In particular, by arranging the left and right opposite-inserting type lamination of the two sets of mechanisms, when the pole piece is placed on one side, the pole piece is cut on the other side, so that the arrangement of the pole piece box in a conventional product is omitted, the battery pole pieces can be directly cut and stacked, stations are reduced, and the production efficiency of the product is accelerated. In the running process of the device, the running speed of the driving roller is regulated through detecting the slice length, manual regulation and control are not needed, the early-stage debugging time of equipment running is shortened, and the production efficiency of the equipment is accelerated.

In particular, through detecting the vertical direction contact ratio of the stacked battery pole pieces, the running stroke of the cutting and clamping mechanism is adjusted, and the qualification rate of products is improved.

Especially, when the positive electrode plate and the negative electrode plate are all in ideal positions, the battery plate overlap ratio is 1, and when the battery plate overlap ratio does not reach the standard, the positions of the positive electrode plate and the negative electrode plate are detected respectively, and the standard positions are redetermined by taking one side electrode plate with smaller deviation positions as a reference, when the stroke of the cutting clamping mechanism is adjusted, the other side is adjusted by taking one side as the reference, only a single-side original is adjusted, the adjusting stability is improved, the probability of failure occurrence is prevented, and the production efficiency is accelerated by the side.

Drawings

Fig. 1 is a schematic structural diagram of a lithium battery stacking device according to an embodiment of the present invention;

fig. 2 is a partially enlarged view of a lithium battery cutting and stacking device according to an embodiment of the present invention;

fig. 3 is a schematic structural perspective view of a lithium battery stacking device according to an embodiment of the present invention;

FIG. 4 is a schematic diagram of a cutting unit according to an embodiment of the present invention;

fig. 5 is a schematic view of a clip according to an embodiment of the present invention.

Detailed Description

In order that the objects and advantages of the invention will become more apparent, the invention will be further described with reference to the following examples; it should be understood that the specific embodiments described herein are for purposes of illustration only and are not intended to limit the scope of the invention.

Preferred embodiments of the present invention are described below with reference to the accompanying drawings.

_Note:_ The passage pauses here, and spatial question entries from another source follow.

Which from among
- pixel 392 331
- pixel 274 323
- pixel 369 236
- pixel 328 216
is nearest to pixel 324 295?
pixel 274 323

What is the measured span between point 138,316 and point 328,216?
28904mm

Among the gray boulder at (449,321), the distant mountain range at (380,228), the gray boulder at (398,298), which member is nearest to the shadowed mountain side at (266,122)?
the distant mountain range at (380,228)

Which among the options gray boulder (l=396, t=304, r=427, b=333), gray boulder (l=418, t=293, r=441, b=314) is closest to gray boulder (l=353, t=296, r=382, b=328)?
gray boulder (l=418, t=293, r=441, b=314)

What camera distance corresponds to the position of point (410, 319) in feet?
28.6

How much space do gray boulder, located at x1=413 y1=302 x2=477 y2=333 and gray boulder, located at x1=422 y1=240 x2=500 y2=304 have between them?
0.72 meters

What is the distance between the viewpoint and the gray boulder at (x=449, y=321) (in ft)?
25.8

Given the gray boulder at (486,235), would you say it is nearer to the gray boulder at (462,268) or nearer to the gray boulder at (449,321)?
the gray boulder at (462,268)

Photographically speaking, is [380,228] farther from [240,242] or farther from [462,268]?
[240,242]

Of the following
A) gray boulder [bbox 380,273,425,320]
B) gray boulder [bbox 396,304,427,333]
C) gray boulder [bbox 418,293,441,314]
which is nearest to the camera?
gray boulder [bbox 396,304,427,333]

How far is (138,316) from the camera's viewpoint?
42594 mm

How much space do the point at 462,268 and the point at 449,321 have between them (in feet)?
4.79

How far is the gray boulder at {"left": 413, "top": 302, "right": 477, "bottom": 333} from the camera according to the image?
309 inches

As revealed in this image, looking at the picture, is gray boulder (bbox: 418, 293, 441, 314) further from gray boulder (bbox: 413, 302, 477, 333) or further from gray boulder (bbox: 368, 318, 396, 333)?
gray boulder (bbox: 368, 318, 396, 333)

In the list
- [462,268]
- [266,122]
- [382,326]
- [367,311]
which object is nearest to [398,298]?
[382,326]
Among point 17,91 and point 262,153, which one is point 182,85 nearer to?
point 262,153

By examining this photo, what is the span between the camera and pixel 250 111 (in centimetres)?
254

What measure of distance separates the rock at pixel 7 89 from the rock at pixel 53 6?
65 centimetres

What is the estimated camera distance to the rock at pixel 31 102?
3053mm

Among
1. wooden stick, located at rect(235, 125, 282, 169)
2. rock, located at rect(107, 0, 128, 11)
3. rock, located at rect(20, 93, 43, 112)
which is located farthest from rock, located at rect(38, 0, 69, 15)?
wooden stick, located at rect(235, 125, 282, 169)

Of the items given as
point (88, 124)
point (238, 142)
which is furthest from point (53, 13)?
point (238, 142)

It should be understood by those skilled in the art that these embodiments are merely for explaining the technical principles of the present invention, and are not intended to limit the scope of the present invention.

It should be noted that, in the description of the present invention, terms such as "upper," "lower," "left," "right," "inner," "outer," and the like indicate directions or positional relationships based on the directions or positional relationships shown in the drawings, which are merely for convenience of description, and do not indicate or imply that the apparatus or elements must have a specific orientation, be constructed and operated in a specific orientation, and thus should not be construed as limiting the present invention.

Furthermore, it should be noted that, in the description of the present invention, unless explicitly specified and limited otherwise, the terms "mounted," "connected," and "connected" are to be construed broadly, and may be either fixedly connected, detachably connected, or integrally connected, for example; can be mechanically or electrically connected; can be directly connected or indirectly connected through an intermediate medium, and can be communication between two elements. The specific meaning of the above terms in the present invention can be understood by those skilled in the art according to the specific circumstances.

Referring to fig. 1 to 5, fig. 1 is a schematic structural diagram of a lithium battery stacking device according to an embodiment of the present invention, and fig. 2 is a partial enlarged view of the lithium battery stacking device according to an embodiment of the present invention; fig. 3 is a schematic structural perspective view of a lithium battery stacking device according to an embodiment of the present invention; FIG. 4 is a schematic diagram of a cutting unit according to an embodiment of the present invention; fig. 5 is a schematic view of a clip according to an embodiment of the present invention.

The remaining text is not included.